Data Science Courses

Data Science Courses

Applied Computation 209a - Data Science 1: Introduction to Data Science
Pavlos Protopapas, Lecturer, Kevin Rader, Preceptor, Margo Levine, Lecturer. Fall TermMon/Wed 1:00 - 2:30 PM.

Data Science 1 is the first half of a one-year introduction to data science. The course will focus on the analysis of messy, real life data to perform predictions using statistical and machine learning methods. Material covered will integrate the five key facets of an investigation using data: (1) data collection - data wrangling, cleaning, and sampling to get a suitable data set;  (2) data management - accessing data quickly and reliably; (3) exploratory data analysis – generating hypotheses and building intuition; (4) prediction or statistical learning; and (5) communication – summarizing results through visualization, stories, and interpretable summaries. Note: Only one of CS 109a, AC 209a, or Stat 121a can be taken for credit. Students who have previously taken CS 109, AC 209, or Stat 121 cannot take CS 109a, AC 209a, or Stat 121a for credit. Programming knowledge at the level of CS 50 or above, and statistics knowledge at the level of Stat 100 or above (Stat 110 recommended).

Applied Computation 209b - Data Science 2: Advanced Topics in Data Science
Mark Glickman, Sr. Lecturer and Rachel Schutt, Lecturer. Spring TermMon/Wed 1:00 - 2:30 PM.

Data Science 2 is the second half of a one-year introduction to data science. Building upon the material in Data Science 1, the course introduces advanced methods for data wrangling, data visualization, and statistical modeling and prediction. Topics include big data and database management, interactive visualizations, nonlinear statistical models, and deep learning. Note: Can only be taken after successful completion of CS 109a, AC 209a, Stat 121a, or equivalent. Students who have previously taken CS 109, AC 209, or Stat 121 cannot take CS 109b, AC 209b, or Stat 121b for credit. CS 109a, AC 209a, or Stat 121a required.

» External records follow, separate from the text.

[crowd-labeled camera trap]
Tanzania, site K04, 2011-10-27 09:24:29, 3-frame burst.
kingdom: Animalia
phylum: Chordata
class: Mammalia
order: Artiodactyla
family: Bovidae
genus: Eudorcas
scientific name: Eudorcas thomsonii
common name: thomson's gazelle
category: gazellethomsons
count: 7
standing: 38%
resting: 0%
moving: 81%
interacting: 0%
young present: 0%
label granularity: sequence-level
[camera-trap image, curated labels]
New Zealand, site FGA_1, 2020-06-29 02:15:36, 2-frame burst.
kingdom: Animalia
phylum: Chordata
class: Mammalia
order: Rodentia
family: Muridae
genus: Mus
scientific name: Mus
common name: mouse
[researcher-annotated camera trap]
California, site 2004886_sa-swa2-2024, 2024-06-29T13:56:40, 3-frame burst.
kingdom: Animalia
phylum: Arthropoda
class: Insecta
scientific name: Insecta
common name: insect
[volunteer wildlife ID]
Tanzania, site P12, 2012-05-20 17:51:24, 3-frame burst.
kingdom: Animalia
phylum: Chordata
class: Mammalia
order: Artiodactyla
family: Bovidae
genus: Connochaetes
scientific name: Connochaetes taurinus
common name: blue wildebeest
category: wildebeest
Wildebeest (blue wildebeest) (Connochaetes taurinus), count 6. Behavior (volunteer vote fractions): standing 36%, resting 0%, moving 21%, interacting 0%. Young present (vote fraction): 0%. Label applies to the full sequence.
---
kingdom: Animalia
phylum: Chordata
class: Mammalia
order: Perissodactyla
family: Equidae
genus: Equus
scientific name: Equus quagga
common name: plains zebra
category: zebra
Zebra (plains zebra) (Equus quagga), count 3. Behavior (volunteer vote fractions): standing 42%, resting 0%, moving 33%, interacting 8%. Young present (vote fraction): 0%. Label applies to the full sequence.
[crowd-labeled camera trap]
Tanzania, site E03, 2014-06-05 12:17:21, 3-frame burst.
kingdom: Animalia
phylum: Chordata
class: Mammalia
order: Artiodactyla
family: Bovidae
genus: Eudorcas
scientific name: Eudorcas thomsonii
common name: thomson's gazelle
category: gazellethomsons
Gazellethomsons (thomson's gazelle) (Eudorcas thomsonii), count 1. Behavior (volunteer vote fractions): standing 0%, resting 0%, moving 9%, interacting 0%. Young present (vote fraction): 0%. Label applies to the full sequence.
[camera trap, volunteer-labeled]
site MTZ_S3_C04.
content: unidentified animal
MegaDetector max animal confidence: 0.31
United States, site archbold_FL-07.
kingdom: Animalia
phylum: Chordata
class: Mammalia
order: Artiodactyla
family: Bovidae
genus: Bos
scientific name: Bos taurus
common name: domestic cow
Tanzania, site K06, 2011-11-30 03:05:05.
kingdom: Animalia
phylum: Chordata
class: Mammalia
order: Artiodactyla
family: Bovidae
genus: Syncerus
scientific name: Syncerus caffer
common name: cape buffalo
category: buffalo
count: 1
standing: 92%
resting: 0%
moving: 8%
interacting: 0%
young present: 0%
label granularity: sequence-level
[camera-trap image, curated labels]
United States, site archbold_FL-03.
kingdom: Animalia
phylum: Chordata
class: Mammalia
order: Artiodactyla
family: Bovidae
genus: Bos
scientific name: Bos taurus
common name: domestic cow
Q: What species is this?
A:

Applied Math 207 - Advanced Scientific Computing: Stochastic Methods for Data Analysis, Inference and Optimization
Rahul Dave, Lecturer. Spring Term, Tues/Thurs 11:30 AM - 1:00 PM.

Develops skills for computational research with focus on stochastic approaches, emphasizing implementation and examples. Stochastic methods make it feasible to tackle very diverse problems when the solution space is too large to explore systematically, or when microscopic rules are known, but not the macroscopic behavior of a complex system. Methods will be illustrated with examples from a wide variety of fields, like biology, finance, and physics.

Computer Science 207 - Systems Development for Computational Science 
David Sondak, Lecturer. Fall Term, Mon/Wed 11:30 AM - 1:00 PM.

This is a project-based course emphasizing designing, building, testing, maintaining and modifying software for scientific computing. Students will work in groups on a number of projects, ranging from small data-transformation utilities to large-scale systems. Students will learn to use a variety of tools and languages, as well as various techniques for organizing teams. Most important, students will learn to fit tools and approaches to the problem being solved.

Critical Thinking in Data Science
Rachel Schutt, Lecturer.  Spring Term, Mon/Wed 2:30 - 4:00 PM.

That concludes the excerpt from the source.